A matrix elliptic selfadjoint second order differential operator (DO) B-epsilon with rapidly oscillating coefficients is considered in L-2(R-d; C-n). The principal part b(D)* g(epsilon(-1)x) b(D) of this operator is given in a factorized form, where g is a periodic, bounded, and positive definite matrix-valued function and b(D) is a matrix first order DO whose symbol is a matrix of maximal rank. The operator B-epsilon also includes first and zero order terms with unbounded coefficients. The problem of homogenization in the small period limit is studied. For the generalized resolvent of B-epsilon, approximation in the L-2(R-d; C-n)-operator norm with an error O(epsilon(2)) is obtained.
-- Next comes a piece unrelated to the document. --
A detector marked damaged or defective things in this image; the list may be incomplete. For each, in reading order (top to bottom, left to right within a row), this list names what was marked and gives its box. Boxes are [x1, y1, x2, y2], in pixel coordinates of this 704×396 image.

The principal term of this approximation is given by the generalized resolvent of the effective operator B-0 with constant coefficients. The first order corrector is taken into account. The error estimate obtained is order sharp; the constants in estimates are controlled in terms of the problem data. General results are applied to homogenization problems for the Schrodinger operator and the two-dimensional Pauli operator with singular rapidly oscillating potentials.